J’avais besoin de ces trois semaines de vacances.
A vrai dire. Peu m’importait l’endroit. Je souhaitais marquer une pause. Et ne plus penser. L’espace de quelques jours. A tout ce qui m’alourdissait.
Comme une fin de saison typique d’une série américaine prévisible. Une accumulation d’événements et de coïncidences me menait à une situation difficile à gérer.
J’étais épuisé. Et j’avais besoin d’un moment.
La situation anxiogène globale concernant le Virus. L’absence de vision claire. Des scènes du quotidien ressemblant maintenant à celles de films de science-fiction. Des masques partout. Tout le temps.
Le petit mal de tête autrefois anodin qui crée la panique et te pousse tantôt à ne pas faire la bise à tes parents vulnérables de peur de les infecter.

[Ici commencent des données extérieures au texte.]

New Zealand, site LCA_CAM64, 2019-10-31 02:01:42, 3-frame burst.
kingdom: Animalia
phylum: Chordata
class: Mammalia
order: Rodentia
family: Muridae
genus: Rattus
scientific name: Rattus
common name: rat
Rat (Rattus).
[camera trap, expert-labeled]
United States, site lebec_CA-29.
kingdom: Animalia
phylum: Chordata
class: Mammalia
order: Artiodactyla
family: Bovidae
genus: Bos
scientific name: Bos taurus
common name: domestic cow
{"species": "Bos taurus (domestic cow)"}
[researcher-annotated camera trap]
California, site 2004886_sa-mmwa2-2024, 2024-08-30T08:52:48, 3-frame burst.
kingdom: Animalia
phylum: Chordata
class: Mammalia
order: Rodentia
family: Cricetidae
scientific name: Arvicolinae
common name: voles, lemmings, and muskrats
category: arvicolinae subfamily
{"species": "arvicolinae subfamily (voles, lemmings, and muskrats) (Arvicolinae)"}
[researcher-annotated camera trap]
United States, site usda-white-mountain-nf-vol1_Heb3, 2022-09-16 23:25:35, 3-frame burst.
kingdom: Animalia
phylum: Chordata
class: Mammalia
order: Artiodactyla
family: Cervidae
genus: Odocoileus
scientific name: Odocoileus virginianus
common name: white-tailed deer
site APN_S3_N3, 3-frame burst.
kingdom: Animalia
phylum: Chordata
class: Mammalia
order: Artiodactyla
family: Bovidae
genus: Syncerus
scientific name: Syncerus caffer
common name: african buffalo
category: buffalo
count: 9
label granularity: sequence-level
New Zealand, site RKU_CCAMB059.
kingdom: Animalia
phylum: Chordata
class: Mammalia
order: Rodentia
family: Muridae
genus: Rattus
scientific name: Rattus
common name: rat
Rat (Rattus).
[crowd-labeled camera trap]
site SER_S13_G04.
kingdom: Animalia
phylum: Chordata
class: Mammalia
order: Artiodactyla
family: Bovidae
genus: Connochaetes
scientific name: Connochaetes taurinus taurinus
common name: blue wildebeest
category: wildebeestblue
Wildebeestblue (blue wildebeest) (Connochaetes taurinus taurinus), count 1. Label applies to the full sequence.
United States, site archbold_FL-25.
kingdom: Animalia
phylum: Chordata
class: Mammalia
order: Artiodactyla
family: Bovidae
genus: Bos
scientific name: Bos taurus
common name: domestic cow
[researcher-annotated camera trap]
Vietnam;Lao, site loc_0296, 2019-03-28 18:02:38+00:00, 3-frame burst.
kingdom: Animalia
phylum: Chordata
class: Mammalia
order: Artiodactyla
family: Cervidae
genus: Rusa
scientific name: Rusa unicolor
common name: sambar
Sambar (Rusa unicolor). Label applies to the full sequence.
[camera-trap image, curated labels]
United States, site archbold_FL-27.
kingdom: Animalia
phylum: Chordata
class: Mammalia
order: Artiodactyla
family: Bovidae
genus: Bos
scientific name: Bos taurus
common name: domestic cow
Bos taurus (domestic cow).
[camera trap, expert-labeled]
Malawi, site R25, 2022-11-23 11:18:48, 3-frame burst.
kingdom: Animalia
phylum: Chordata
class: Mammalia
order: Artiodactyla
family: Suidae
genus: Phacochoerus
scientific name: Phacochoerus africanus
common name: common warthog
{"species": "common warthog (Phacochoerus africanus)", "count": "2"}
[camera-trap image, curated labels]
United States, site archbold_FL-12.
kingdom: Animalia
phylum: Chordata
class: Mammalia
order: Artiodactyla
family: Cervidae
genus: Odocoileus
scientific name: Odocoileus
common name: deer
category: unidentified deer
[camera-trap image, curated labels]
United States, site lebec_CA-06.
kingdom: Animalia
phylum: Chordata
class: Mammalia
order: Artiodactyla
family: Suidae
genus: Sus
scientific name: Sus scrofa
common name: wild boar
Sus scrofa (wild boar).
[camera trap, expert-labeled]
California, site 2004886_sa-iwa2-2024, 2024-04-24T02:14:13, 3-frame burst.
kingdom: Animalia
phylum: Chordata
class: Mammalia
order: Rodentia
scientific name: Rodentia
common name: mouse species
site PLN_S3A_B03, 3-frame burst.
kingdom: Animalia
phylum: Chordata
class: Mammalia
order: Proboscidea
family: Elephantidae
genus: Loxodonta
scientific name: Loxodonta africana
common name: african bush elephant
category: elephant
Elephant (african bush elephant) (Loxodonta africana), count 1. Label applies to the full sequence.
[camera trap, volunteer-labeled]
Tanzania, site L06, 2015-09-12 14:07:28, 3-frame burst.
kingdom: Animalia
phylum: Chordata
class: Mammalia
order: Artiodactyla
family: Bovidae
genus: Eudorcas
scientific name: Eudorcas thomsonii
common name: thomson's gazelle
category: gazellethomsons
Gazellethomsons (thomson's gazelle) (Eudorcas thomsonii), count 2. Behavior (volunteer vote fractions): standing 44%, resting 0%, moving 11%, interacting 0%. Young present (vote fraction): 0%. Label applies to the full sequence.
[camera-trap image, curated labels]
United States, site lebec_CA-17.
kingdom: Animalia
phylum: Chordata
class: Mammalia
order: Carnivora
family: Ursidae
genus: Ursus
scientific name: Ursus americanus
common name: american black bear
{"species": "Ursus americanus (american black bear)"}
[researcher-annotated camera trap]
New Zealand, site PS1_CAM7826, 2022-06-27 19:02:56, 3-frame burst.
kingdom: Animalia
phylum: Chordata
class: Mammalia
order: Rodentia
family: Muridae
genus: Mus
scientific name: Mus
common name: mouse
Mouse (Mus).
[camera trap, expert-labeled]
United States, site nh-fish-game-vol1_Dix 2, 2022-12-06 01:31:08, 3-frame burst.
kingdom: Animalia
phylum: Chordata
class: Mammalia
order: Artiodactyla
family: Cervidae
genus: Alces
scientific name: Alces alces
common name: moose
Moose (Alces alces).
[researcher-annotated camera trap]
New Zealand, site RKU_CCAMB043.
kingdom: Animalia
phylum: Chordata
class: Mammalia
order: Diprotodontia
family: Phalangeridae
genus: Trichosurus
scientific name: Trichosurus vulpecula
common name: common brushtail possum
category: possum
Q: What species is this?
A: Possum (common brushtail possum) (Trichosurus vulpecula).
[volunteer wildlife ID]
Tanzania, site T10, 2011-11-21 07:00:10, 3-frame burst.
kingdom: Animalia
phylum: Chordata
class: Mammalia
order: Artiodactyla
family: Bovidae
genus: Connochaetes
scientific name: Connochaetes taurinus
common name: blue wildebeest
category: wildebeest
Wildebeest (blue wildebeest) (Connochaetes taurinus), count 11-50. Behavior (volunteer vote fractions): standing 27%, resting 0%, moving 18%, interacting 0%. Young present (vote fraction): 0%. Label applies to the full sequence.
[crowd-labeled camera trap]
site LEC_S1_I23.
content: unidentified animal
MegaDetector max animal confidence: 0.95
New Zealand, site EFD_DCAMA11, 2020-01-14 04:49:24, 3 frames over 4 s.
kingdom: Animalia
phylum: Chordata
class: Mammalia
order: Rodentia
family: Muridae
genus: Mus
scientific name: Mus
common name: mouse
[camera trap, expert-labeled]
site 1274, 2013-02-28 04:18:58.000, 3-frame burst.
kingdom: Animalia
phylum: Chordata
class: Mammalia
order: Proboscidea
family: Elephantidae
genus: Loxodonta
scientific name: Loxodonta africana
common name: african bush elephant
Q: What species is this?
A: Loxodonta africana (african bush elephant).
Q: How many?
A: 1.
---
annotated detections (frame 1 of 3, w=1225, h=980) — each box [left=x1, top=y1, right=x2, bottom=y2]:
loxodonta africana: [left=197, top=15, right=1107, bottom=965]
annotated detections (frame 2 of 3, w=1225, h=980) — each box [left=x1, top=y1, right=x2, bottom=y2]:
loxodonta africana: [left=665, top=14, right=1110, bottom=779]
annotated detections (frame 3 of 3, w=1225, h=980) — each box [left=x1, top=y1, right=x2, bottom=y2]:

Et tantôt à vouloir carrément t’isoler au cas où.
Mais tu ne peux pas t’isoler. Tu veux être là pour aider un maximum tes parents qui vieillissent. Parce que tu sais que ce n’est que le début. Et au détour d’une conversation, pour expliquer à une amie ce qu’est Alzheimer, tu mets finalement à haute voix des mots sur ce qui arrive à ton Père.
Chaque jour, il va perdre en autonomie. Et paradoxalement, chaque jour, il ira mieux que le lendemain.
Alors, oui. Tu souris aujourd’hui parce que pendant quelques minutes il t’a confondu avec un vieil ami et t’a demandé en quelle année tu étais arrivé en France. Mais quand ton sourire s’estompe, tu saisis aussi qu’un jour il n’y aura plus rien. Plus un seul souvenir. Ni de ce vieil ami. Ni de toi.
Tu habites le plus près. Et tu vis seul. Tu n’as pas (encore) lancé ta famille. Alors tu te dis que tu dois aider un maximum. Mais tu ne te reposes pas assez. Parce que tu crois comme toujours que tu es invincible et/ou sept personnes à la fois.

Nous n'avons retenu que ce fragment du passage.